Consider a graph of some attributes of a collection of things where one has two independent variables - to analyse the relationship on these one obviously plots on two dimensions and you might see a scatter of points. if you've three variable you can use a 3D graph, but after that one starts to run out of dimensions.

In PCA one might have dozens or even a hundred or more independent factors, all of which need to be plotted on perpendicular axis. Using PCA one does this, then analyses the resultant multidimensional graph to find the set of two or three axis within the graph which contain the largest amount of information. For example the first Principal Coordinate will be a composite axis (i.e. at some angle through n-dimensional space) which has the most information when the points are plotted along it. The second axis is perpendicular to this (remember this is n-dimensional space, so there's a lot of perpendiculars) which contains the second largest amount of information etc.

Plotting the resultant graph in 2D or 3D will typically give you a visualization of the data which contains a significant amount of the information in the original dataset. It's usual for the technique to be considered valid to be looking for a representation that contains around 70% of the original data - enough to visualize relationships with some confidence that would otherwise not be apparent in the raw statistics.
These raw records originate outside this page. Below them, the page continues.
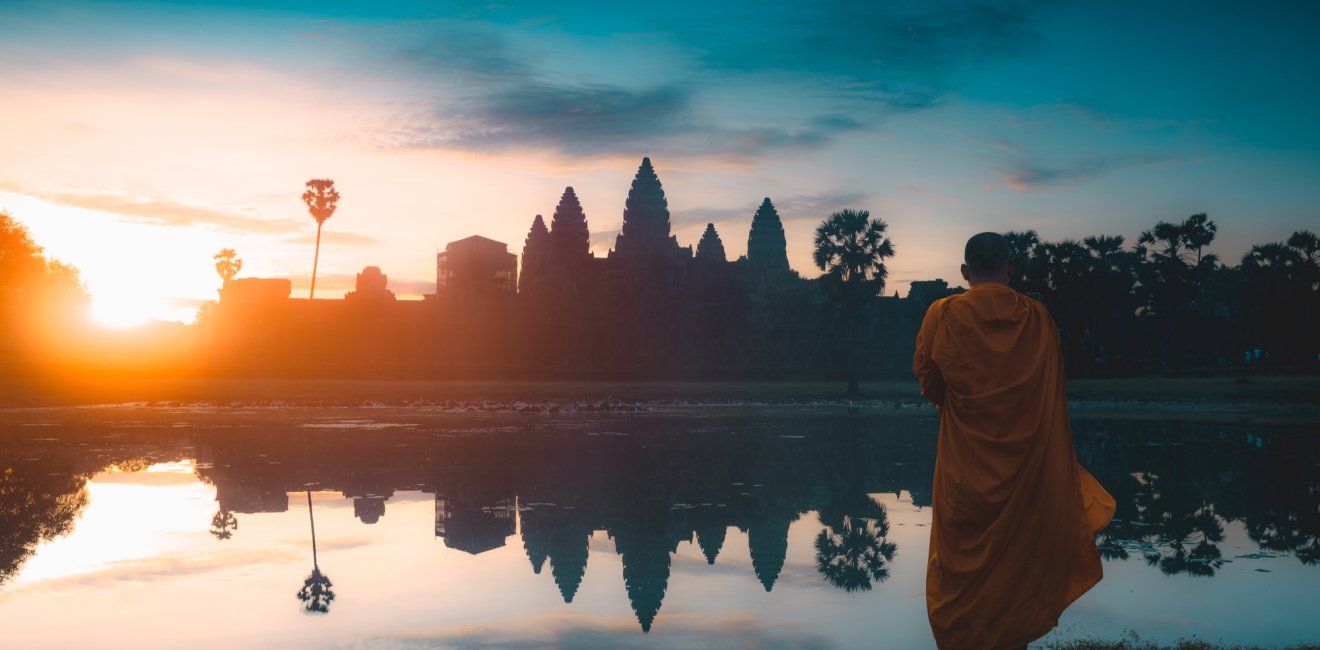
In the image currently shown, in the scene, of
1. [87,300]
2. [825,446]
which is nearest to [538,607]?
[825,446]

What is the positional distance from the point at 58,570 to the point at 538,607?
3953mm

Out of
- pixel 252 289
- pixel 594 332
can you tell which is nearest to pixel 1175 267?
pixel 594 332

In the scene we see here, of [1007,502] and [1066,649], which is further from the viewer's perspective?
[1066,649]

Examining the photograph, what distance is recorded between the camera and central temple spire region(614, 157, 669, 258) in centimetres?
10906

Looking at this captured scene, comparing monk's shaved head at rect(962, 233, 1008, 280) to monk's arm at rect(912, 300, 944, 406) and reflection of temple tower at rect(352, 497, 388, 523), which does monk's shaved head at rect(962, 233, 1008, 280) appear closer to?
monk's arm at rect(912, 300, 944, 406)

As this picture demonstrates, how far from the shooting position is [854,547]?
10.2 metres

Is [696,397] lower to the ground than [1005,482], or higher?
lower

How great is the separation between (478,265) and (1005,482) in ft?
406

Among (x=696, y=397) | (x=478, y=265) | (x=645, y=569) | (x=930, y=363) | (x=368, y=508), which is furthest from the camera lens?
(x=478, y=265)

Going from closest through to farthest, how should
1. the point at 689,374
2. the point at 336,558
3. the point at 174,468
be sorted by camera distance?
1. the point at 336,558
2. the point at 174,468
3. the point at 689,374

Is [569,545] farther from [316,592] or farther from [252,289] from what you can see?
[252,289]

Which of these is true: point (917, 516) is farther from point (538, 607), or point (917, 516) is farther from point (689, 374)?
point (689, 374)

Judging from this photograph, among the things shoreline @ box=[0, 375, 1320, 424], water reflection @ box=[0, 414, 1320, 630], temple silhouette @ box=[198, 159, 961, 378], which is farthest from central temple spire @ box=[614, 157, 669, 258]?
water reflection @ box=[0, 414, 1320, 630]

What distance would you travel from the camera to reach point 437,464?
17016 millimetres
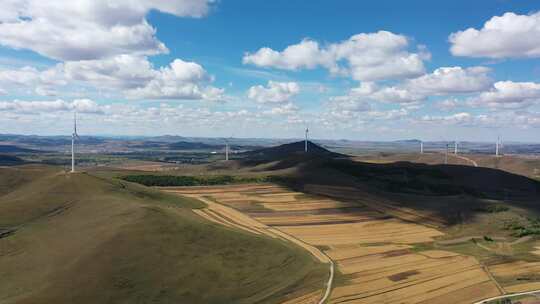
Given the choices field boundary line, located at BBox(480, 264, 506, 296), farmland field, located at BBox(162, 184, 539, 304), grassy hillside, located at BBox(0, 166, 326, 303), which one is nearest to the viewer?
grassy hillside, located at BBox(0, 166, 326, 303)

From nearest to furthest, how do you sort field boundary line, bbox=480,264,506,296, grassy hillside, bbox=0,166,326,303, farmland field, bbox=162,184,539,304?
grassy hillside, bbox=0,166,326,303 < farmland field, bbox=162,184,539,304 < field boundary line, bbox=480,264,506,296

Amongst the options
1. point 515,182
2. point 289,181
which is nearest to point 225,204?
point 289,181

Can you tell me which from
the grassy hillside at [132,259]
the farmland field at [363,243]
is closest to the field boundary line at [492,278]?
the farmland field at [363,243]

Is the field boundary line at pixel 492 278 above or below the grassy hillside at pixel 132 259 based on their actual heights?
below

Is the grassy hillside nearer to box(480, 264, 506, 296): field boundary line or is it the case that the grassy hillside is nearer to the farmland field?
the farmland field

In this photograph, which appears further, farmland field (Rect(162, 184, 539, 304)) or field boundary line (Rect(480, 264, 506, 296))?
field boundary line (Rect(480, 264, 506, 296))

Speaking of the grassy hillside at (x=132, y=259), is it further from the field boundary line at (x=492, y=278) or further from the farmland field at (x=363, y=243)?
the field boundary line at (x=492, y=278)

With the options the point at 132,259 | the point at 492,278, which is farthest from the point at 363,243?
the point at 132,259

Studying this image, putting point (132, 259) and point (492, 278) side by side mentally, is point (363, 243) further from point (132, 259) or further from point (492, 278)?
point (132, 259)

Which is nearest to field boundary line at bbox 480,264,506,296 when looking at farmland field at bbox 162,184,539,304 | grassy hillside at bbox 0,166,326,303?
farmland field at bbox 162,184,539,304
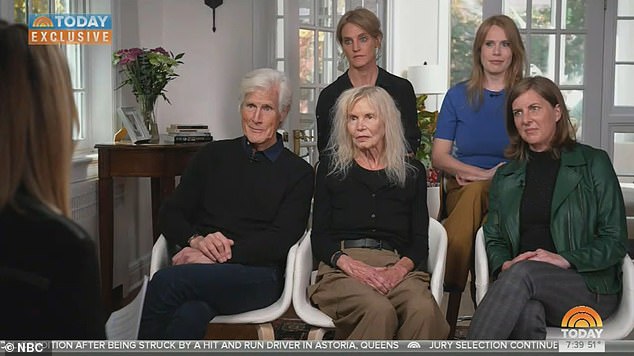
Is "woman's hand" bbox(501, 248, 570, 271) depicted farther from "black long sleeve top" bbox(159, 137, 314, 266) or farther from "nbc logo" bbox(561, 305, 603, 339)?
"black long sleeve top" bbox(159, 137, 314, 266)

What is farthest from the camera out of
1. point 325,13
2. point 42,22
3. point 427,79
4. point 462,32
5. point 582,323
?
point 462,32

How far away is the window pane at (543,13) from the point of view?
1.85 meters

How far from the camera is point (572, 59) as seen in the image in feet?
5.74

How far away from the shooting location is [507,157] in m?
1.89

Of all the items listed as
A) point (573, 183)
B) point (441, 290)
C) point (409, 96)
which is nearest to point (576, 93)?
point (573, 183)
Notice that the technique requires that all factors have the same weight, but given that it's an extremely widely applicable method that deserves to be more widely know and is available in most statistical packages (I did my work on an ICL 2700 in 1980 - which is about as powerful as an iPhone)

Cruachan
A: 

It's a technique of data mining. Its main benefit is that it allows you to produce a visual representation of many-dimensional data. The human brain is peerless at spotting and analyzing patterns in visual data, but can process a maximum of three dimensions (four if you use time, i.e. animated displays) - so any data with more than 3 dimensions needs to somehow compressed down to 3 (or 2, since plotting data in 3D can often be technically difficult).

BTW, a very simple form of dimensionality reduction is the use of color to represent an additional dimension, for example in heat maps.

Michael Borgwardt
A: 

Suppose you're building a database of information about a large collection of adult human beings. It's also going to be quite detailed. So we could say that the database is going to have large dimensions.

AAMOF each database record will actually include a measure of the person's IQ and shoe size. Now let's pretend that these two characteristics are quite highly correlated. Compared to IQs shoe sizes may be easy to measure and we want to populate the database with useful data as quickly as possible. One thing we could do would be to forge ahead and record shoe sizes for new database records, postponing the task of collecting IQ data for later. We would still be able to estimate IQs using shoe sizes because the two measures are correlated.

We would be using a very simple form of practical dimension reduction by leaving IQ out of records initially. Principal components analysis, various forms of factor analysis and other methods are extensions of this simple idea.

Bill Bell
A: 

The dimensionality of a measurement of something, is the number of numbers required to describe it. So for example the number of numbers needed to describe the location of a point in space will be 3 (x,y and z).

Now lets consider the location of a train along a long but winding track through the mountains. At first glance this may appear to be a 3 dimensional problem, requiring a longitude, latitude and height measurement to specify. But this 3 dimensions can be reduced to one if you just take the distance travelled along the track from the start instead.

If you were given the task of using a neural network or some statistical technique to predict how far a train could get given a certain quantity of fuel, then it will be far easier to work with the 1 dimensional data than the 3 dimensional version.